• Verilen metin
====
Her geçen gün maaşları eriyen, iş yoğunlukları artan öğretmenler, 24 Kasım'ı buruk kutluyor.
24 Kasım Öğretmenler Günü bugün yurt genelinde çeşitli etkinliklerle kutlanırken, öğretmenlerin yıllardır çözüm bekleyen sorunlarına her yıl bir yenisi ekleniyor. Öğretmenler, yetersiz özlük haklarından, iş yoğunluğuna; ücret düşüklüğünden, geçim derdine kadar pek çok sorunla boğuşuyor. Türkiye’de sayıları yaklaşık 775 bini bulan öğretmenler, Avrupa’daki meslektaşlarına göre daha az ücret alırken, daha çok çalışmak zorunda kalıyorlar. Yaklaşık 210 bin öğretmen adayı ile 41 bin sözleşmeli öğretmen de kadroya atanmayı bekliyor.
24 Kasım Öğretmenler Günü’nde, araştırmalar ve çeşitli veriler Türkiye’de çalışan öğretmenlerin pek çok sorunla boğuştuğunu ve öğretmenlere değer verilmediğini gözler önüne seriyor. YÖK’ün eğitim fakültelerinin kontenjanlarını arttırması ve fen-edebiyat fakültelerinde pedagojik formasyon eğitimi verilmesine karar vermesi, atama bekleyen 100 binlerce öğretmen adayına her yıl 10 binlerce yeni adayın eklenmesine neden oluyor.
====
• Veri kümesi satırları
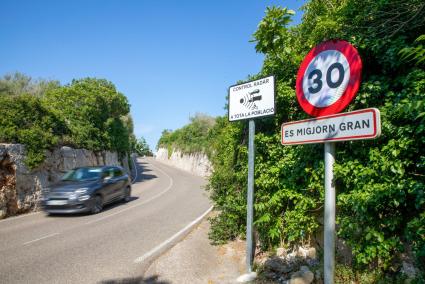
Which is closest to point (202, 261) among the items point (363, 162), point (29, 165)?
point (363, 162)

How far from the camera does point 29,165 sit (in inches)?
448

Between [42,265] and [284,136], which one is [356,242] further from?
[42,265]

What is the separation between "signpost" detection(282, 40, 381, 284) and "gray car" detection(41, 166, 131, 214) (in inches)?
344

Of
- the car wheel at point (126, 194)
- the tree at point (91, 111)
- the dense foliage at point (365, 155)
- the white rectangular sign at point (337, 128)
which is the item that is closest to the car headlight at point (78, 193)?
the car wheel at point (126, 194)

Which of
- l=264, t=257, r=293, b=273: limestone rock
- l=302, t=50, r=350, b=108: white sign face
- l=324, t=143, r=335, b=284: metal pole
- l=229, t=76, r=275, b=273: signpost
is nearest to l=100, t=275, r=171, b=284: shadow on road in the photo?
l=229, t=76, r=275, b=273: signpost

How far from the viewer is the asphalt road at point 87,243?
====
• Görev listesi
[1] Öğretmenler Günü metnine göre aşağıdaki soruları yanıtlayın:
(a) Türkiye'de yaklaşık kaç öğretmen bulunuyor?
(b) Kadroya atanmayı bekleyen sözleşmeli öğretmen sayısı kaçtır?
(c) YÖK'ün hangi iki kararı, atama bekleyen öğretmen adaylarına her yıl yenilerinin eklenmesine yol açıyor?
[2] Lütfen kayıtlarda "What is the" ifadesinin geçtiği satırdan kayıtların sonuna kadar, her iki uç da dahil olmak üzere, satırları numaralı bir liste halinde düzenleyin. Boş satırları listeye almayın.

• Görevlerin çözümleri
[1]
(a) Yaklaşık 775 bin.
(b) 41 bin.
(c) Eğitim fakültelerinin kontenjanlarını arttırması ve fen-edebiyat fakültelerinde pedagojik formasyon eğitimi verilmesine karar vermesi.

[2]
1. What is the separation between "signpost" detection(282, 40, 381, 284) and "gray car" detection(41, 166, 131, 214) (in inches)?
2. 344
3. Of
4. - the car wheel at point (126, 194)
5. - the tree at point (91, 111)
6. - the dense foliage at point (365, 155)
7. - the white rectangular sign at point (337, 128)
8. which is the item that is closest to the car headlight at point (78, 193)?
9. the car wheel at point (126, 194)
10. Which of
11. - l=264, t=257, r=293, b=273: limestone rock
12. - l=302, t=50, r=350, b=108: white sign face
13. - l=324, t=143, r=335, b=284: metal pole
14. - l=229, t=76, r=275, b=273: signpost
15. is nearest to l=100, t=275, r=171, b=284: shadow on road in the photo?
16. l=229, t=76, r=275, b=273: signpost
17. How far from the viewer is the asphalt road at point 87,243?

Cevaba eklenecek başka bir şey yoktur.